ANTECEDENTES: existe preocupación en relación al sobrediagnóstico de asma. El UK National Institute of Health and Care Excellence (NICE) propuso un nuevo algoritmo diagnóstico aplicando secuencialmente cuatro mediciones de función pulmonar (cociente entre el volumen espiratorio forzado en el primer segundo [FEV1] y la capacidad vital forzada [FVC] < 70 %, reversibilidad tras broncodilatación ≥ 12 %, fracción exhalada de óxido nítrico [FeNO] ≥ 35 partes por mil millones y variabilidad del flujo espiratorio >20 %). El objetivo fue evaluar el valor diagnóstico de tres de las pruebas individualmente y posteriormente examinar el algoritmo propuesto en niños sintomáticos.

METODOLOGÍA: se utilizaron los datos de seguimiento, a la edad de 13-16 años, del Manchester Asthma and Allergy Study, un estudio poblacional prospectivo de una cohorte de nacimiento. Se presentan inicialmente los resultados de toda la población y posteriormente por subgrupos según la enfermedad. Para recrear la situación en Atención Primaria, se incluyeron los participantes que reportaron síntomas de sibilancias, tos o disnea en los 12 meses previos y no recibían tratamiento con glucocorticoides de forma habitual. Se utilizó una definición epidemiológica de asma actual, definida por la presencia tanto de diagnóstico médico de asma como de sibilancias y del uso de tratamiento en ese momento para el asma referida por los padres en un cuestionario validado. Se asignaron al grupo control de niños din asma a los que respondieron negativamente a las tres preguntas. Además, se realizó espirometría, test de reversibilidad tras broncodilatación y FeNO durante el periodo de seguimiento; sin disponibilidad de los datos de la variabilidad del flujo espiratorio máximo. Se calculó la proporción de participantes con una prueba positiva de función pulmonar en cada paso del algoritmo y se registró el número de participantes que cumplieron con la definición de asma.

 

RESULTADOS: de los 1.184 niños nacidos en la cohorte, se mantuvo el seguimiento de 772 hasta los 13-16 años entre el 22 de julio de 2011 y el 11 de noviembre de 2014. De los 630 niños que realizaron espirometría, FEV1/FVC fue menor del 70 % en diez niños (2 %), de los cuales sólo 2 (20 %) tenía asma en ese momento. El test de reversibilidad tras broncodilatación fue positivo en 54 (9 %) de 624 niños, de los cuales sólo 12 (22 %) tenía asma. FENO fue de 35 o más partes por mil millones en 115 (24 %) de los 485 niños de los cuales 29 (25 %) tenía asma. Sólo cuatro de 56 niños con asma tenían un resultado positivo en las tres pruebas (espirometría, prueba broncodilatadora y FENO). Inversamente, 24 (43 %) de los 56 niños con asma obtuvieron resultados negativos en las tres pruebas. FEV1/FVC (p = 0,0075) y FENO (p < 0,0001) pero no la prueba broncodilatadora (p = 0,97) se asociaron independientemente con asma en el análisis de regresión logística multivariante. Ente los niños que referían síntomas recientes de asma, la precisión diagnóstica del algoritmo fue pobre.

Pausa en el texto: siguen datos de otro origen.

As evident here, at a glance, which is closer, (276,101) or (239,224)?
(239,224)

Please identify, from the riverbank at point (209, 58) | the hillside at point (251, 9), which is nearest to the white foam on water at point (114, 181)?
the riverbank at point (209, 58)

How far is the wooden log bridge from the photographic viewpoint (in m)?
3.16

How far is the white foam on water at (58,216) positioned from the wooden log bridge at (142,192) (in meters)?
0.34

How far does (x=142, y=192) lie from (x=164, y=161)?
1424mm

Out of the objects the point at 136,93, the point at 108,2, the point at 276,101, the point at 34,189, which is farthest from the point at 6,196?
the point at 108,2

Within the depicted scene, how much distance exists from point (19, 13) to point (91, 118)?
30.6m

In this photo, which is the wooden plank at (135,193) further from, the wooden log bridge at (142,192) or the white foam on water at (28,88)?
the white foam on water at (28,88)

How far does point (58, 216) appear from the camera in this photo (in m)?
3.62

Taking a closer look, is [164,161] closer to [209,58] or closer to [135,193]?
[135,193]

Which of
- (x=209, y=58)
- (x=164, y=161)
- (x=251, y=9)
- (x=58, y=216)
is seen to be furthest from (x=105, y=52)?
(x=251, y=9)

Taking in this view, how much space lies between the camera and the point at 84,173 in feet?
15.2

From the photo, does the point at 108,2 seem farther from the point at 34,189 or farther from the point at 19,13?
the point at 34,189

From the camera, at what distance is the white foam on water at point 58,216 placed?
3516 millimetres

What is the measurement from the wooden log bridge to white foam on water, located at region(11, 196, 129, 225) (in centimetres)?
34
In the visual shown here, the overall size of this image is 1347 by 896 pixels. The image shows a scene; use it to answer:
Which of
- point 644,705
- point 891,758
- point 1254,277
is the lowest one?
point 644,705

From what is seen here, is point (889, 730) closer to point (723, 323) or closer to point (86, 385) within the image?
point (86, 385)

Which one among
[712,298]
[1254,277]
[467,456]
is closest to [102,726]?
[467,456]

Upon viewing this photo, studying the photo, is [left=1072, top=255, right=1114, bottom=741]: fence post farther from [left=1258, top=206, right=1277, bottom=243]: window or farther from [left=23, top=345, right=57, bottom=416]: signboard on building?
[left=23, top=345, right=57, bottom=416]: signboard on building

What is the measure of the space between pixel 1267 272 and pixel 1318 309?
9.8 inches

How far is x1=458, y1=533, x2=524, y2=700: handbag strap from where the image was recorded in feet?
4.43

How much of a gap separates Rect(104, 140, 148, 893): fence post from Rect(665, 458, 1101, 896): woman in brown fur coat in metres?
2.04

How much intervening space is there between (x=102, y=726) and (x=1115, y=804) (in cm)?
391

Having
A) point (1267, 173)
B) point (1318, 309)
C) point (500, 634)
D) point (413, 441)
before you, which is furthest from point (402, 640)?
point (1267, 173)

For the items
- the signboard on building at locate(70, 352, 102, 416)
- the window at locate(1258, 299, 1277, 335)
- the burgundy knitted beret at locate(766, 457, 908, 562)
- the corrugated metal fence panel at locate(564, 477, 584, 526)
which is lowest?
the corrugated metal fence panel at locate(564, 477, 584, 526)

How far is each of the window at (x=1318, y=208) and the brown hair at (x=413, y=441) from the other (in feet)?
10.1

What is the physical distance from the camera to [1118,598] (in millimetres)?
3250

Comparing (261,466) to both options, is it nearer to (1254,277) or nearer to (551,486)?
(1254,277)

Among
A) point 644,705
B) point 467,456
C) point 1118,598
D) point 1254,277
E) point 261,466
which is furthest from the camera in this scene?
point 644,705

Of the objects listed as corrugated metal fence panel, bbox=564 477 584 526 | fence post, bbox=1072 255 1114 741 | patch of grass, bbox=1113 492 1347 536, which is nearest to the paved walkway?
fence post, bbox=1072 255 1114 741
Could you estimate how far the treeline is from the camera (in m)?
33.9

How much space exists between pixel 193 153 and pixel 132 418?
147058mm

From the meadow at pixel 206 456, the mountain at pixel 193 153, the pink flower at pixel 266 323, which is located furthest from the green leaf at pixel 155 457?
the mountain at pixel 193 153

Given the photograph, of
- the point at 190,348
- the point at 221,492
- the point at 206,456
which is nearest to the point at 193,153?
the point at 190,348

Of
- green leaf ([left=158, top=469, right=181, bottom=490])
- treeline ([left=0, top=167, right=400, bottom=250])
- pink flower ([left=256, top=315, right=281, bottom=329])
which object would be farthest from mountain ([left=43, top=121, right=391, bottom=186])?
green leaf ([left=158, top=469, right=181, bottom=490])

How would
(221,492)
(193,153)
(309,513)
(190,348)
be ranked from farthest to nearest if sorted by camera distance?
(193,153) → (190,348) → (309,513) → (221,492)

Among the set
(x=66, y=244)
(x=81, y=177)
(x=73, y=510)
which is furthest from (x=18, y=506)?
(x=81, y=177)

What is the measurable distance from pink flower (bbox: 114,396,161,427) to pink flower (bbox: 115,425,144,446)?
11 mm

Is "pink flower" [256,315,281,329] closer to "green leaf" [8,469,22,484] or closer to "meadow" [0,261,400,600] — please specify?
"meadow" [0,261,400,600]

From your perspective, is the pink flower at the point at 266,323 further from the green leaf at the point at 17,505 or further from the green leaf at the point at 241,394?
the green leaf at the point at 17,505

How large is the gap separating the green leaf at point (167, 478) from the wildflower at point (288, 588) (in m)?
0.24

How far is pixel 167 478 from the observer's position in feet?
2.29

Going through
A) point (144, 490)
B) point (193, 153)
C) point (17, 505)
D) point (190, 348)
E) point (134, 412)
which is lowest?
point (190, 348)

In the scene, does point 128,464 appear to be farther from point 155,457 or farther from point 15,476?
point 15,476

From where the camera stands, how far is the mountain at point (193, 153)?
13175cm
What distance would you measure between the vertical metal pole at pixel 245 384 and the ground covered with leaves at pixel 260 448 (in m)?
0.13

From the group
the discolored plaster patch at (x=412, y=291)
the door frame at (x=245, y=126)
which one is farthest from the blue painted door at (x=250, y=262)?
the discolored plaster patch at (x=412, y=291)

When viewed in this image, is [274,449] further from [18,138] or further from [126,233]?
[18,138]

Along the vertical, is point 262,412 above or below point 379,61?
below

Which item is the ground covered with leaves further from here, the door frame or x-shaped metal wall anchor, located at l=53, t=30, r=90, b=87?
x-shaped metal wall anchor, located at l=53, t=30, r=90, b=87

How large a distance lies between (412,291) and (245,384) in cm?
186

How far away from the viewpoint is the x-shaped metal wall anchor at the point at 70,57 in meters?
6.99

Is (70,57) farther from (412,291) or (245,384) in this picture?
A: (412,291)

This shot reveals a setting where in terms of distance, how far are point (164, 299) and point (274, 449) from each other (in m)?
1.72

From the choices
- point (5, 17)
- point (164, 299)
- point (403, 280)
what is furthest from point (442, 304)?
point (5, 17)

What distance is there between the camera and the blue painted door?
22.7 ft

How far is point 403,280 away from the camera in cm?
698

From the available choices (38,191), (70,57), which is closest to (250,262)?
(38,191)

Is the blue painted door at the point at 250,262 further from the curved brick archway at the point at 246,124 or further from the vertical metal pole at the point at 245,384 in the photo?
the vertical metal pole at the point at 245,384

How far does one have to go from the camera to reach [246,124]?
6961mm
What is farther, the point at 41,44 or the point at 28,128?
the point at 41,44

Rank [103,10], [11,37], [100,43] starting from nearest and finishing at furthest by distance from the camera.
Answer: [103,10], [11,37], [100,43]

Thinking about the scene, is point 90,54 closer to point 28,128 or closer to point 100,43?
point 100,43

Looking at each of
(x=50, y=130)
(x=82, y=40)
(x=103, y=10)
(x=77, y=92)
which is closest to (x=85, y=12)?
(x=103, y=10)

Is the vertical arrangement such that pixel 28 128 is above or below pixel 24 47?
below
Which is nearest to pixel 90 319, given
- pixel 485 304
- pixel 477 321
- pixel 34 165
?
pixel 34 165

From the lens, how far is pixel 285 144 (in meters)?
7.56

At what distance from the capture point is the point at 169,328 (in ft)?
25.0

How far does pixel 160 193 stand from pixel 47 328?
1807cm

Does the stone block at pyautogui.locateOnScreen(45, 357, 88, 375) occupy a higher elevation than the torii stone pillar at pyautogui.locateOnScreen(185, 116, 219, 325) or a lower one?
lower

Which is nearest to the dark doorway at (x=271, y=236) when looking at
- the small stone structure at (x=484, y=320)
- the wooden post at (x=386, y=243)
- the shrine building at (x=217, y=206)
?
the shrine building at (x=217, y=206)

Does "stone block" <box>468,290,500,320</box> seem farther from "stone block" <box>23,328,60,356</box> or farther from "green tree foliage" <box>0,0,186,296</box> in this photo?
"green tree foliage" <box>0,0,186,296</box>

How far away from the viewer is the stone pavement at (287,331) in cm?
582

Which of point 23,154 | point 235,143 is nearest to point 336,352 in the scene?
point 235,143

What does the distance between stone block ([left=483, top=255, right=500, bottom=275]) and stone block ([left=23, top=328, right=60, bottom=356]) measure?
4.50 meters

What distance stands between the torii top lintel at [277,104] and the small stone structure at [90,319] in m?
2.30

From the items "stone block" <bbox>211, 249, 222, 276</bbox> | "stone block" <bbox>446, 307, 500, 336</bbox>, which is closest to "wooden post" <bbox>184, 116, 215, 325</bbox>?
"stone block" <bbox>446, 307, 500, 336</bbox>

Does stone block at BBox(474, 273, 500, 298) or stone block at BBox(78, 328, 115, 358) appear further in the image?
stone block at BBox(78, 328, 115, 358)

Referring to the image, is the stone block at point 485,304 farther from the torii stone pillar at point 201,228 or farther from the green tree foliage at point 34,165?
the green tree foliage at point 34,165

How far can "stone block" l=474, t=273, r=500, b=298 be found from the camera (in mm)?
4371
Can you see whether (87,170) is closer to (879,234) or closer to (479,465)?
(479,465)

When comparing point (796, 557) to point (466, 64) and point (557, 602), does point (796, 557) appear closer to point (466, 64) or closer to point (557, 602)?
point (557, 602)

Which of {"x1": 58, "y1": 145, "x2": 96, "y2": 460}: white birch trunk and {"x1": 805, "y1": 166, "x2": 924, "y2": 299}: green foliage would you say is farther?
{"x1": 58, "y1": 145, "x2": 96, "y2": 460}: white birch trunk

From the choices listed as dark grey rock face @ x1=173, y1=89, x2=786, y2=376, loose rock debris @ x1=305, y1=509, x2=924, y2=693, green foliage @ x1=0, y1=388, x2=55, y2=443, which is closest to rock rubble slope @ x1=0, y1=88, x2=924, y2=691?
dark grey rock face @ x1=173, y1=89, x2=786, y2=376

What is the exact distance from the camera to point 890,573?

INTERPRETACIÓN: los hallazgos obtenidos cuestionan los puntos de cortes propuestos para los valores espirométricos, el orden en el que se realizaron las pruebas de función pulmonar y el lugar de la prueba broncodilatadora en el algoritmo diagnóstico. Hasta que una mayor evidencia esté disponible, el algoritmo propuesto por NICE para el diagnóstico del asma no debería implementarse en niños.

FINANCIACIÓN: UK Medical Research Council.